— START EXTRACTED TEXT —

LSTM Hybrid Model with EasyHybrid.jl

This tutorial demonstrates how to use EasyHybrid to train a hybrid model with LSTM neural networks on synthetic data for respiration modeling with Q10 temperature sensitivity. The code for this tutorial can be found in docs/src/literate/tutorials => example_synthetic_lstm.jl.

1. Load Packages

Set project path and activate environment

julia

using EasyHybrid
using AxisKeys
using DimensionalData
using Lux

2. Data Loading and Preprocessing

Load synthetic dataset from GitHub - it's tabular data

julia

df = load_timeseries_netcdf("https://github.com/bask0/q10hybrid/raw/master/data/Synthetic4BookChap.nc");

Select a subset of data for faster execution

julia

df = df[1:20000, :];
first(df, 5);

3. Define Neural Network Architectures

Define a standard feedforward neural network

julia

NN = Chain(Dense(15, 15, Lux.sigmoid), Dense(15, 15, Lux.sigmoid), Dense(15, 1))

— END EXTRACTED TEXT —
— START DATASET EXTRACT —

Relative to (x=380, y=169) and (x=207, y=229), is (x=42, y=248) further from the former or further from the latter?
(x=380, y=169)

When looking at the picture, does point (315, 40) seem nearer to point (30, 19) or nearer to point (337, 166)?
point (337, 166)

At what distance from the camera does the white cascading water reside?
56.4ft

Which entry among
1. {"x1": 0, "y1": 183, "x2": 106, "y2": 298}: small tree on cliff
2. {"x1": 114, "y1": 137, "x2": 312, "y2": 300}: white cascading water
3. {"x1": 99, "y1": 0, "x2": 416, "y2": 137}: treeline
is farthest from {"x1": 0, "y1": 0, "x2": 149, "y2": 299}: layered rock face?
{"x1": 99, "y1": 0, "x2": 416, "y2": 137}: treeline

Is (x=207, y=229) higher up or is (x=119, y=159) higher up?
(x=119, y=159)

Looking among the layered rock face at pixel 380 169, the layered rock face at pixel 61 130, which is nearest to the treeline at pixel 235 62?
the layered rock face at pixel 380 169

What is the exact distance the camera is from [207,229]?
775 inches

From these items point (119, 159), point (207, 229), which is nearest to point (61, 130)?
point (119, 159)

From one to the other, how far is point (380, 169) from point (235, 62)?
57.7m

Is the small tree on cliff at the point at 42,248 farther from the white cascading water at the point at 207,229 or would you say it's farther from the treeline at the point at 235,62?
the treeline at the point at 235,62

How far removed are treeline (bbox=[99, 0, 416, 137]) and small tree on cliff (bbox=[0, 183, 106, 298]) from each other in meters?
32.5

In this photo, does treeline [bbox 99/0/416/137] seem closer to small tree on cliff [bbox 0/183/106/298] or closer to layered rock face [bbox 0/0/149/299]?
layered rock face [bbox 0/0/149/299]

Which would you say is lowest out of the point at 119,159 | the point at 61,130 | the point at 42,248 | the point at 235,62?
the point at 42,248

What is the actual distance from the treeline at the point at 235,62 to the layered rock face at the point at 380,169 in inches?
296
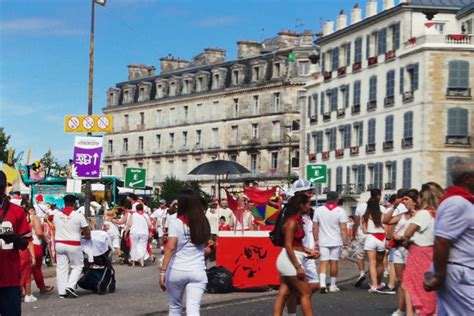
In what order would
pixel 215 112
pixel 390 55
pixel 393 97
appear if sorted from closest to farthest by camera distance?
pixel 393 97
pixel 390 55
pixel 215 112

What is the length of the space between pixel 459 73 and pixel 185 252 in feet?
173

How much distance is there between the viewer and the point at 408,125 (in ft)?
208

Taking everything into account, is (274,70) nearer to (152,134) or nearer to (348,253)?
(152,134)

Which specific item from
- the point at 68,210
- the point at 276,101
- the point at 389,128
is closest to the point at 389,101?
the point at 389,128

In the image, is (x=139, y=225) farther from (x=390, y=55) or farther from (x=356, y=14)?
(x=356, y=14)

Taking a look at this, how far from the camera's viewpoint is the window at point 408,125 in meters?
63.1

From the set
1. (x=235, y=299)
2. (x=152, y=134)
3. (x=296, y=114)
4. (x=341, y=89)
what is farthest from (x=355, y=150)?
(x=235, y=299)

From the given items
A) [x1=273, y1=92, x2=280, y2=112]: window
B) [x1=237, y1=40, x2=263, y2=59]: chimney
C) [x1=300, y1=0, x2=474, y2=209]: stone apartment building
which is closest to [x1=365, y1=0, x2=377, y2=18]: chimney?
[x1=300, y1=0, x2=474, y2=209]: stone apartment building

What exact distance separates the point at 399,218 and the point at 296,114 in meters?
77.2

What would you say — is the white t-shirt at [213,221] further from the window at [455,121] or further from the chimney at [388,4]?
the chimney at [388,4]

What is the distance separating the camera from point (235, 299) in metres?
18.6

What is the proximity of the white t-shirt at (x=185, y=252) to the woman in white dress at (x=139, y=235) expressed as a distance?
61.8 feet

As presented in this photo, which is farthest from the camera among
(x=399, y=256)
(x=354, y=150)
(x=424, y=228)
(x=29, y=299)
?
(x=354, y=150)

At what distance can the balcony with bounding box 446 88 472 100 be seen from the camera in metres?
61.9
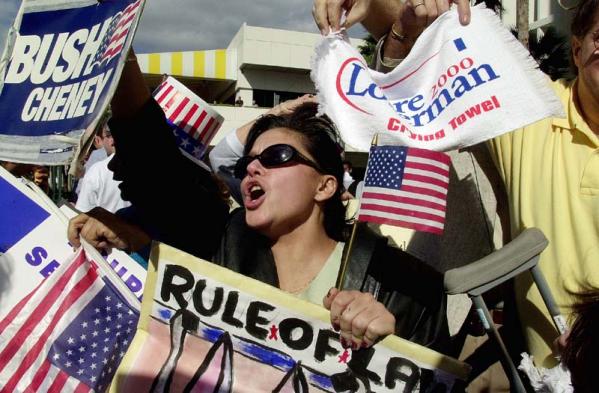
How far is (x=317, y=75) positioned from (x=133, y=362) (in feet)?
3.51

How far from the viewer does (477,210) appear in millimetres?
2229

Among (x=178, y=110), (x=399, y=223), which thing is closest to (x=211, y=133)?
(x=178, y=110)

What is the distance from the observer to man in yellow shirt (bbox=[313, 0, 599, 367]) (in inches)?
65.2

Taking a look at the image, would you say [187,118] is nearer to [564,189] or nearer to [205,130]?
[205,130]

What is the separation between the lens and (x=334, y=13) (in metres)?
1.95

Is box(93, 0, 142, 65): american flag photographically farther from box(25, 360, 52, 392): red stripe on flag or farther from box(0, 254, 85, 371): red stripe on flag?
box(25, 360, 52, 392): red stripe on flag

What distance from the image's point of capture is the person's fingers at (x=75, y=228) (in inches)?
83.0

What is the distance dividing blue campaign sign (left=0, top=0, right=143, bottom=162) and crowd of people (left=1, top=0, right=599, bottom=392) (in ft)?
0.64

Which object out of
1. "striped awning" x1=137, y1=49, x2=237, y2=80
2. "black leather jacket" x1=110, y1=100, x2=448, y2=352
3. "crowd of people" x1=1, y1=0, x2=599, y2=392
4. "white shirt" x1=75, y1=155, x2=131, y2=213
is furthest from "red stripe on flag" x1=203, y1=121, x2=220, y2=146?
"striped awning" x1=137, y1=49, x2=237, y2=80

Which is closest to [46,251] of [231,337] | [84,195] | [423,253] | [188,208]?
[188,208]

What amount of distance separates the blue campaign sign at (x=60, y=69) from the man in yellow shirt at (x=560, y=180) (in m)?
0.71

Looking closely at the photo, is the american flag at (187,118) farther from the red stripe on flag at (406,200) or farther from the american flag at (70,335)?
the red stripe on flag at (406,200)

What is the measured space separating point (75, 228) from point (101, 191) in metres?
2.25

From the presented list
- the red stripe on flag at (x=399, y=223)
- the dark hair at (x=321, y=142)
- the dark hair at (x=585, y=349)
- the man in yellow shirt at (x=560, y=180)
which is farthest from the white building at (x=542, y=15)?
the dark hair at (x=585, y=349)
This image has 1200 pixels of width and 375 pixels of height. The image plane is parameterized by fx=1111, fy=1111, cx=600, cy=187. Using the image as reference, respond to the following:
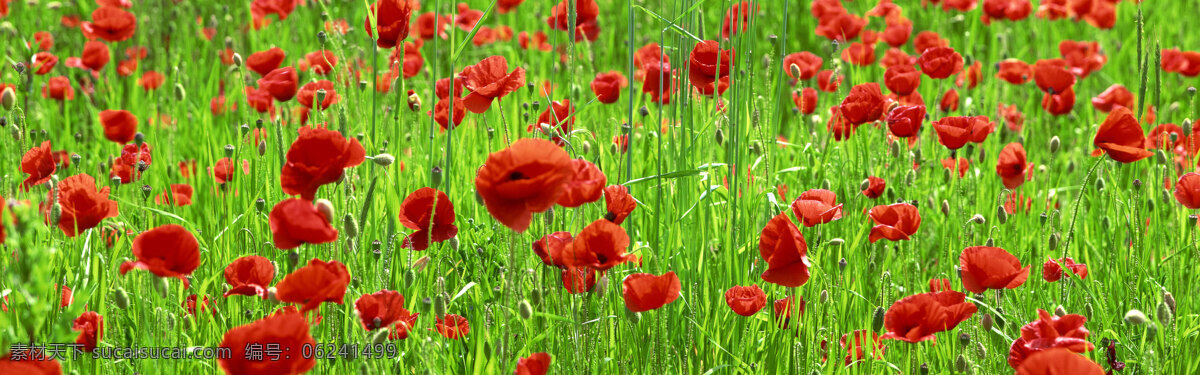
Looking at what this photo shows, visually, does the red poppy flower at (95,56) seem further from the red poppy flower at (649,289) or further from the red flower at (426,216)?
the red poppy flower at (649,289)

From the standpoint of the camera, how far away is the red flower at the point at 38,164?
1.88m

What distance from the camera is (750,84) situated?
6.98 feet

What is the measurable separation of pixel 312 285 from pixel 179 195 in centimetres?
107

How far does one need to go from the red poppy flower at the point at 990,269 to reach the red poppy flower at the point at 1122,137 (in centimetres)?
40

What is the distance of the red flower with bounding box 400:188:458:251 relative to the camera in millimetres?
1650

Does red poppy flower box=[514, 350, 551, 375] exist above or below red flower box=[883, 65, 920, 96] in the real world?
below

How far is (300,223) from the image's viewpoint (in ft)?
4.33

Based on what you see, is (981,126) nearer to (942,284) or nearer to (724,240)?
(942,284)

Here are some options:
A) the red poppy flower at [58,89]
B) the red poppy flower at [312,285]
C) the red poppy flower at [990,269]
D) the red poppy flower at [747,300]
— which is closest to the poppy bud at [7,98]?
the red poppy flower at [312,285]

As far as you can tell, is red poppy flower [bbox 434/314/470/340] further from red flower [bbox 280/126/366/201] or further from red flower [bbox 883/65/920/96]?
red flower [bbox 883/65/920/96]

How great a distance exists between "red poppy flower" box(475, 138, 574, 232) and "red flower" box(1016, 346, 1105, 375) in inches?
21.1

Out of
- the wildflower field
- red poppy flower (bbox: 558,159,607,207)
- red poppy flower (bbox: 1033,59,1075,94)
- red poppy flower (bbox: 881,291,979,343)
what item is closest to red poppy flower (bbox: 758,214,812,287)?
the wildflower field

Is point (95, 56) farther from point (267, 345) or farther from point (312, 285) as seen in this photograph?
point (267, 345)

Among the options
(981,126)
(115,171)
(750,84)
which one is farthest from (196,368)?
(981,126)
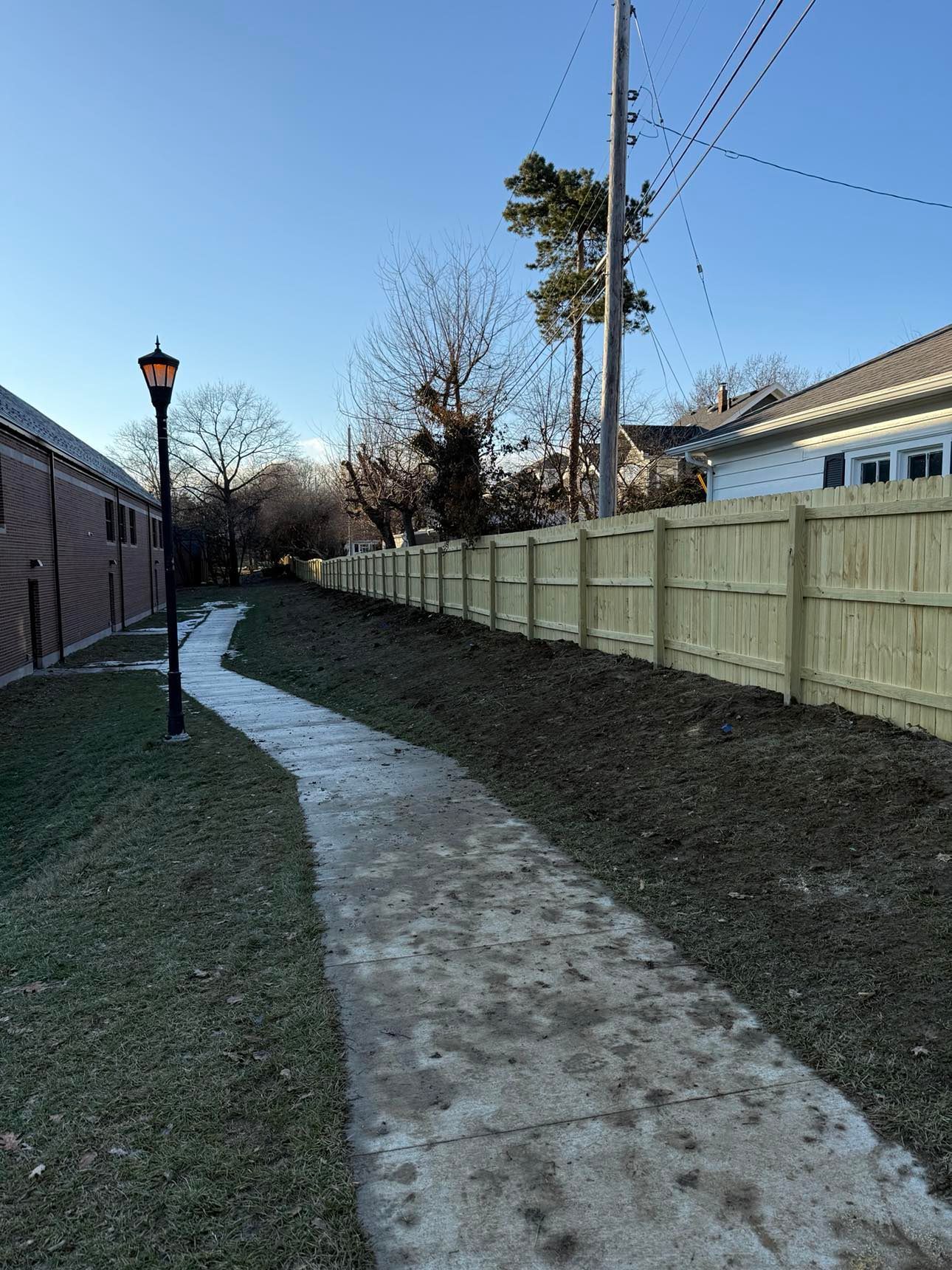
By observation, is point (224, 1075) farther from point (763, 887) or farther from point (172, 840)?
point (172, 840)

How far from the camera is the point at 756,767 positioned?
5.88 metres

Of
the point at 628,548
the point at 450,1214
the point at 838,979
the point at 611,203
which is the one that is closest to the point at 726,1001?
the point at 838,979

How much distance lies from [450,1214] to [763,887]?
263 centimetres

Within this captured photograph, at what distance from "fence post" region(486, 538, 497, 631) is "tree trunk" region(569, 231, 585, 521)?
787 cm

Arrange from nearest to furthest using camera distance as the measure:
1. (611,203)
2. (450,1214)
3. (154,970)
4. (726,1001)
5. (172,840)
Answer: (450,1214)
(726,1001)
(154,970)
(172,840)
(611,203)

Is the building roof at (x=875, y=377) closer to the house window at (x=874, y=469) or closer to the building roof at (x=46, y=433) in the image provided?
the house window at (x=874, y=469)

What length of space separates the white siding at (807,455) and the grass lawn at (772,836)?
4.17 metres

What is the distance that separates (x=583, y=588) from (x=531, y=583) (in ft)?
6.29

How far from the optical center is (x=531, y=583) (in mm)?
12766

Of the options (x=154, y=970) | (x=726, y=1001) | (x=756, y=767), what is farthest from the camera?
(x=756, y=767)

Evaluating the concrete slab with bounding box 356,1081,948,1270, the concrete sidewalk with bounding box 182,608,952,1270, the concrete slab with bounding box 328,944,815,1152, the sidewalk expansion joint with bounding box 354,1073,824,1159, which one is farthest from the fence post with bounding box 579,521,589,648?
the concrete slab with bounding box 356,1081,948,1270


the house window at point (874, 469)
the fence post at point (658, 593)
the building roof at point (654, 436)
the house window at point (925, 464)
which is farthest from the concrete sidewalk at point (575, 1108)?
the building roof at point (654, 436)

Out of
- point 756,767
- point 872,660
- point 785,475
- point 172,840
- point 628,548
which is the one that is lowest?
point 172,840

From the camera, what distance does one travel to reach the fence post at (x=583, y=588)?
1084cm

— END DATASET EXTRACT —

**YOUR INSTRUCTIONS**
Reproduce the EasyHybrid LSTM tutorial text word for word, from its title to its last line of code.

**ANSWER TO THIS TASK**
LSTM Hybrid Model with EasyHybrid.jl

This tutorial demonstrates how to use EasyHybrid to train a hybrid model with LSTM neural networks on synthetic data for respiration modeling with Q10 temperature sensitivity. The code for this tutorial can be found in docs/src/literate/tutorials => example_synthetic_lstm.jl.

1. Load Packages

Set project path and activate environment

julia

using EasyHybrid
using AxisKeys
using DimensionalData
using Lux

2. Data Loading and Preprocessing

Load synthetic dataset from GitHub - it's tabular data

julia

df = load_timeseries_netcdf("https://github.com/bask0/q10hybrid/raw/master/data/Synthetic4BookChap.nc");

Select a subset of data for faster execution

julia

df = df[1:20000, :];
first(df, 5);

3. Define Neural Network Architectures

Define a standard feedforward neural network

julia

NN = Chain(Dense(15, 15, Lux.sigmoid), Dense(15, 15, Lux.sigmoid), Dense(15, 1))